かりかりとプリントにシャーペンを走らせる赤月さん。


ついに学生の待ちに待った長期間の休み。夏休みが明日から始まる。


夕食を終えた俺と彼女は、俺の部屋でテーブルに向かい合って宿題をしていた。夏休みの宿題。小学生や中学生のときはギリギリまで放置して、最終日に死に物狂いでやっていた夏休みの宿題。


それをまだ夏休みの始まるまえだというのに、俺と赤月さんの二人は手をつけ始めている。


「夏休みの宿題なのに、夏休みじゃない今に手を付けていいのだろうか……」


「夏休み中でないとダメだとは言われてませんし」


「や、まあそうだけど」


もくもくと宿題を終わらせていく赤月さん。まずい、くだらないこと言ってないで俺もはやく進めないと。

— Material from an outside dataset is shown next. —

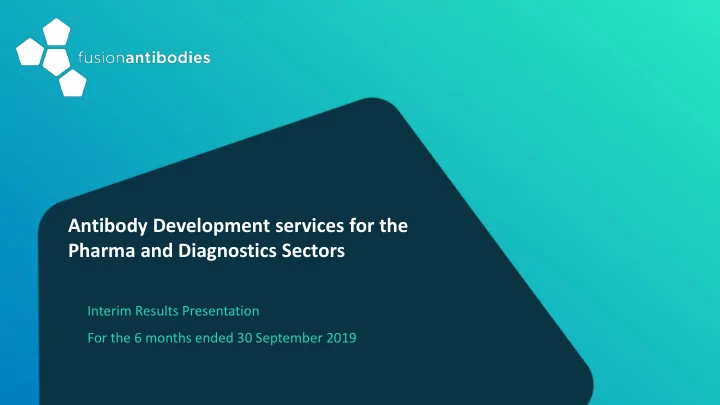 fusionantibodies

Antibody Development services for the Pharma and Diagnostics Sectors

Interim Results Presentation

For the 6 months ended 30 September 2019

「……よし、これでひとまず終わりです。佐藤くん、わからないところありますか」


宿題が目標としていたところまで終わったらしく、赤月さんが俺の隣へとずいずい移動してきた。


「や、まだ」


「そうですか」


ちょこんと女の子座りをして俺の手元のプリントを眺めている。


「……終わったなら先にゲームしてるか?」


「いえ、みてます。ゲームしてたら私のこと呼びづらいと思いますし」


「そんなことは……」


「ありましたよね?」


「……すみません、ありました」


ちょうど二日前くらいに。赤月さんがゲームを楽しんでいるのを邪魔したくなくて、彼女がそれに気づくまで固まってしまっていた。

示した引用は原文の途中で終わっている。